Mathematics Colloquium
Sergey Nadtochiy
Illinois Institute of Technology
Title: Probabilistic solutions to Stefan equations
Date: Friday, March 31, 2023
Place and Time: LOV 101, 3:05-3:55 pm
Abstract.
This talk is concerned with the probabilistic methods for solving Stefan free-boundary PDEs (a.k.a. laplacian growth models). The latter equations appear in many models of fundamental physical and biological processes, such as: phase transition (i.e., melting/freezing), phase segregation (e.g., aging of alloys), crystal growth, neurons interaction, etc.. Despite their importance, to date, there exists no general existence and uniqueness theory for such equations due to the potential singularity of the solutions.
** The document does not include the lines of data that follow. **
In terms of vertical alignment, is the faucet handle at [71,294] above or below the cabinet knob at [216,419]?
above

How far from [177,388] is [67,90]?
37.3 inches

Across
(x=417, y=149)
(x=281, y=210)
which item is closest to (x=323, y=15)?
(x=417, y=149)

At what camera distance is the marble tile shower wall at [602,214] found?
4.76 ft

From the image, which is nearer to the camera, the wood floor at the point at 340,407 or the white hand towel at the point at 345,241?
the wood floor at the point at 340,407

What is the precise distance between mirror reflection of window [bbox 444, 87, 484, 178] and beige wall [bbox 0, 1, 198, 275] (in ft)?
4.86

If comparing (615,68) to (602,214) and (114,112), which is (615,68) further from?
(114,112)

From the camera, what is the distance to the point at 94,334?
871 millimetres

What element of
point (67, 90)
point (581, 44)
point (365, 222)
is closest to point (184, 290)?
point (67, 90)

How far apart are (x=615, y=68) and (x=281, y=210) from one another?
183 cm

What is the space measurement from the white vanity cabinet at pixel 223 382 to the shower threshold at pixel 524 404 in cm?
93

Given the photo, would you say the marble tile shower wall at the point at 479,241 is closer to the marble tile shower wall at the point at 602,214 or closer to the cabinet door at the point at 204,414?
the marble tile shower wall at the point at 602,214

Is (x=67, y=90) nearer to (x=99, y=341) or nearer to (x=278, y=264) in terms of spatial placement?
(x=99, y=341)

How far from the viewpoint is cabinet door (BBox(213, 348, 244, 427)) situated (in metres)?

Recently, the probabilistic methods, based on the analysis of associated mean-field particle systems and McKean-Vlasov equations, were successfully used to tackle the mathematical challenges that could not be addressed by the classical analytic methods, yielding new well-posedness results for certain types of Stefan equations. I will present an overview of the existing results, including the recently obtained proof of well-posedness of Stefan equation with surface tension under radial symmetry. This talk is based on joint works with F. Delarue, M. Shkolnikov, X. Zhang and Y. Guo.